A good filter should flag everything on the naughty list, and nothing on the nice list.

The overall goal here is that if someone is an absolute genius at regular expressions, but not comfortable deciding whether or not "Dykes-on-Bikes" is an acceptable handle for a motorcycle club, they can lean on the testing framework. At the same time, someone who is not a skilled coder but does have safety expertise can contribute to the test cases and let programmers finish the job.

I'm very interested in feedback from people with a background or expertise in safety.

ghost · 2023-07-13T21:02:44Z

Just popping in with my two bobs worth.
Can we please not have the etymology discourse around the words "retard" or "retarded". They are straight up slurs. If you're trotting out the "But in French it means delay", then you're actually much closer to understanding why that translates as a slur. Also, attached are 4 accounts that should be dealt with. Thanks, Susie

WilliamRoyNelson · 2023-07-13T21:24:31Z

I think that's an excellent example of a problem that a programmer doesn't necessarily have the right background to solve.

A rule for handles is probably not going to work universally, e.g., as a content filter in general. Someone who posts exclusively in French probably shouldn't get dinged for an English slur.

WilliamRoyNelson · 2023-07-13T21:29:23Z

As another example, the word "Nazi" probably doesn't need to be in anyone's handle, even if something like NaziPunksFuckOff is collateral damage. But at the same time, Nazi probably should be allowed in a block list, e.g. "List of Nazis and White Supremacist accounts"

ghost · 2023-07-13T21:39:43Z

This is why Bluesky needs to engage with disabled people and POC. We are so tirrrrrrred of the word games and linguistic gymnastics.

WilliamRoyNelson · 2023-07-13T22:36:58Z

This is why Bluesky needs to engage with disabled people and POC. We are so tirrrrrrred of the word games and linguistic gymnastics.

I think that's a really good explanation for why there needs to be dedicated employees for this task. It's a lot of work, and the people who are affected most by it don't really have a lot of time and energy to spend on it, unless they're getting paid to do it as their job.

ghost · 2023-07-13T22:43:49Z

William can you help me find the link to this? I took some screenshots and now can't navigate back to it (GitHub Newbie!).
It shows the changes, but things are very nebulous and I would like to check in on it again. Many thanks, Susie

ghost · 2023-07-13T22:52:52Z

I found it!

WilliamRoyNelson · 2023-07-13T23:31:33Z

A lot of new people to GitHub, so here's a bit of background.

In this "pull request" the developer @dholms added a list of slurs to filter out:
#1318

Shortly after, a second PR was made by @bnewbold that put things in alphabetical order and removed a few that the developer disagreed with:
#1319

You can click on "Files changed" to see the differences.
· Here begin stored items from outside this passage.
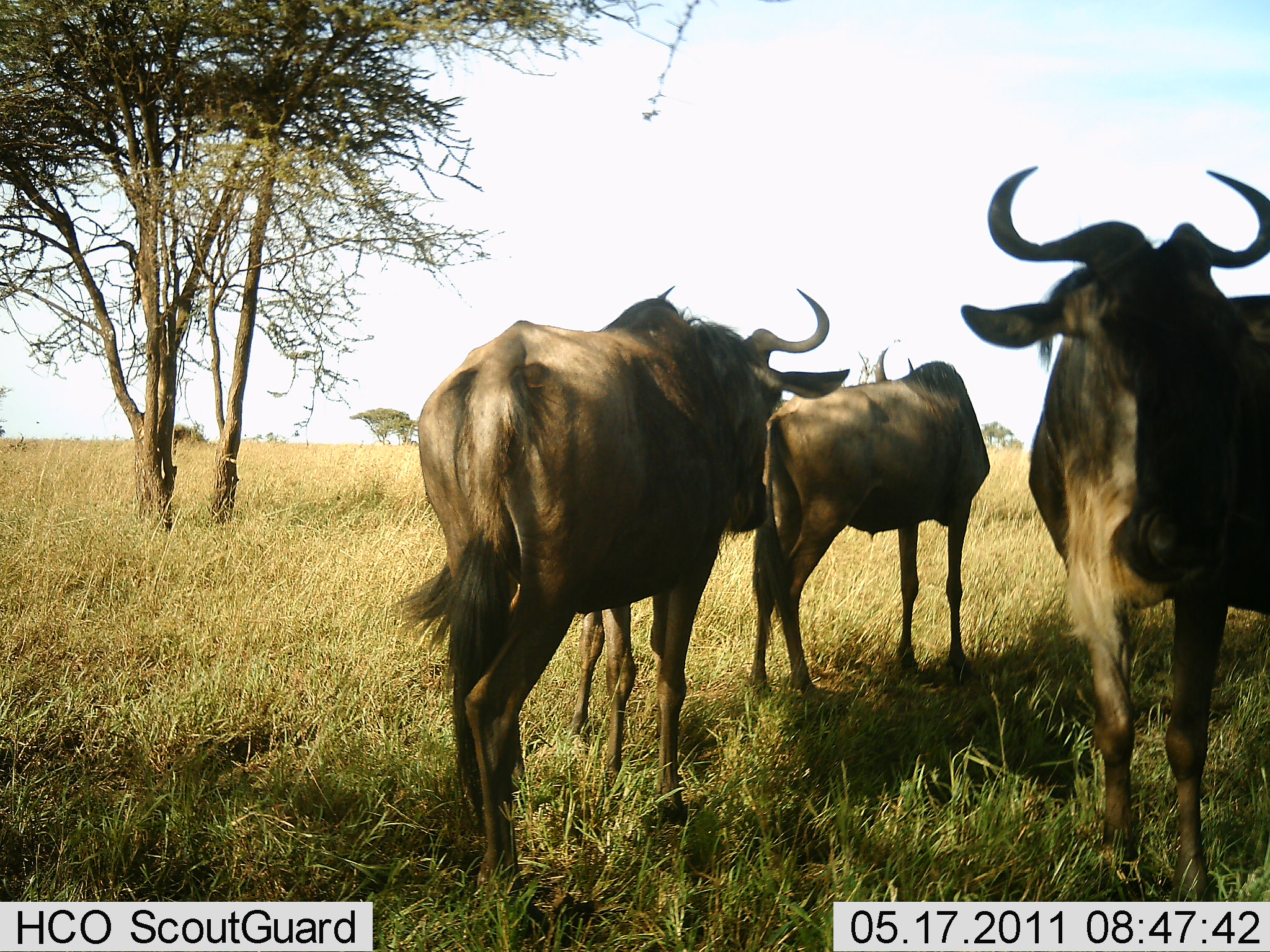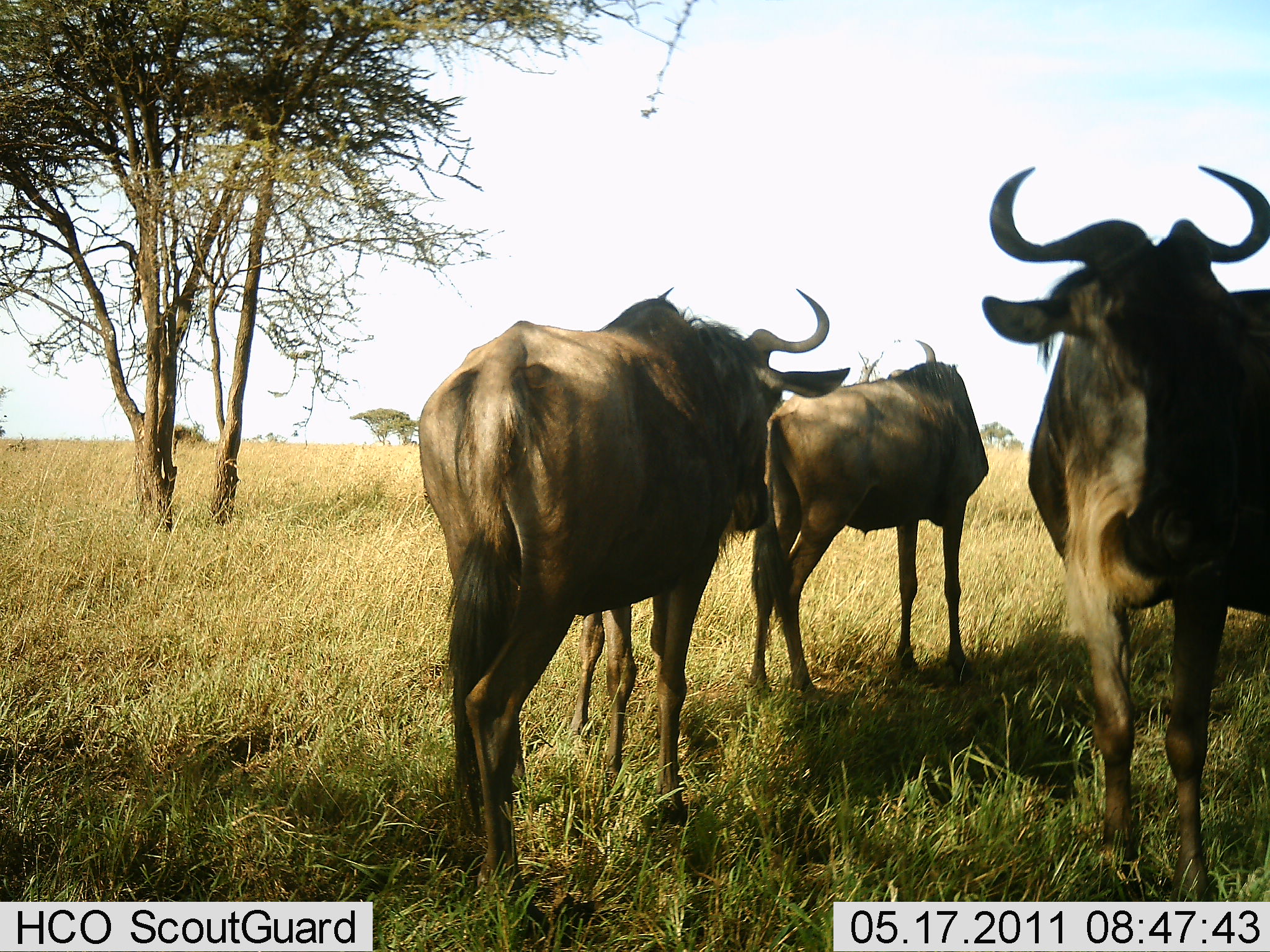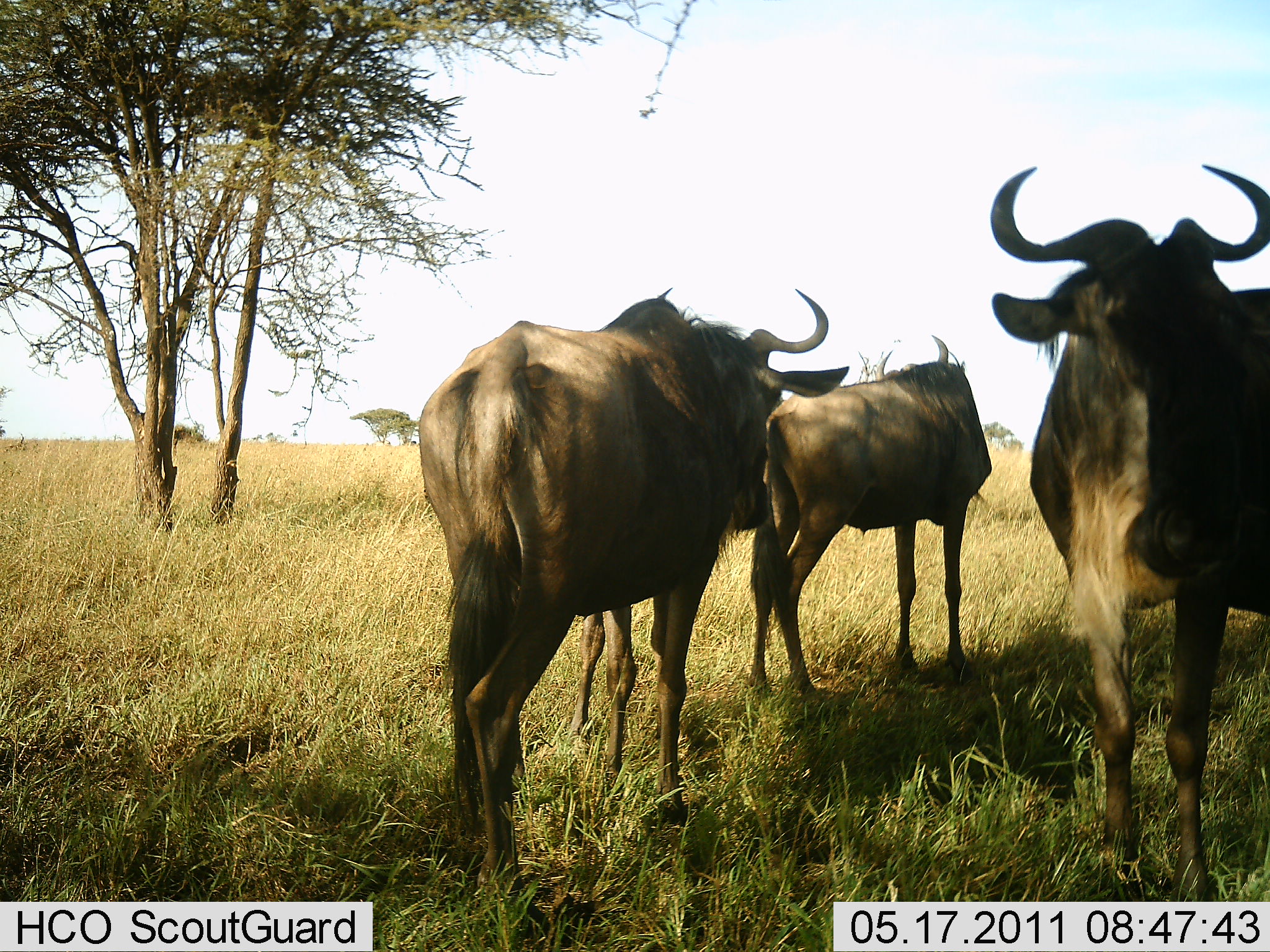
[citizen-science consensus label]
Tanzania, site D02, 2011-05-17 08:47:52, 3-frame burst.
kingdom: Animalia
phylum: Chordata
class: Mammalia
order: Artiodactyla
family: Bovidae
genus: Connochaetes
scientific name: Connochaetes taurinus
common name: blue wildebeest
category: wildebeest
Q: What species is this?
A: Wildebeest (blue wildebeest) (Connochaetes taurinus).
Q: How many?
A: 3.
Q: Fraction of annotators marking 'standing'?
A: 94%.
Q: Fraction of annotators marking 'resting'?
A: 6%.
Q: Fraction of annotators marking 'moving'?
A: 0%.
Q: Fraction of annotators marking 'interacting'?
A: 0%.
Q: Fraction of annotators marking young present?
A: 0%.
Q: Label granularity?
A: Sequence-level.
WilliamRoyNelson · 2023-07-14T00:01:02Z

Looks like there's a start by @dholms
Obviously I'm asking for something more robust, but this is moving in the right direction
https://github.com/bluesky-social/atproto/blob/6cf949f0f39006d1b396d693636c9f828ad2df3d/packages/pds/tests/handle-validation.test.ts

dholms · 2023-07-14T03:46:16Z

Yup I'm deploying these changes now: #1336.
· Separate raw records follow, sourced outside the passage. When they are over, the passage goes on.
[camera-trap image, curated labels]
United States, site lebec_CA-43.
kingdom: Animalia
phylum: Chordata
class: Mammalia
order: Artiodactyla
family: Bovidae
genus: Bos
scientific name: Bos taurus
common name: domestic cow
We made a more sophisticated flagging system that looks for misspellings and slurs within words. We outright ban explicit slurs and flag words that may contain slurs and require more context from human moderators.

We opted to keep the slur list that we use for flagging private. By keeping it public, we allow bad actors to find loopholes. Because of this, we won't be doing a public testing framework. Of course, reports from in app can help us keep our list up to date

ZASMan · 2023-07-15T00:08:00Z

They need to implement this with internationalization out of the box. English users are obviously the loudest and because the developers speak English and are presumably from the US, they hear the concerns of English speakers first and loudest. But there's tons of other languages being spoken on Bluesky with users that deserve to have a safe experience too.

codingneko · 2023-07-16T23:16:51Z

If you're trotting out the "But in French it means delay", then you're actually much closer to understanding why that translates as a slur.

I am not trotting anything here but that is a genuine concern, it's not just french, in Catalan it also means delay.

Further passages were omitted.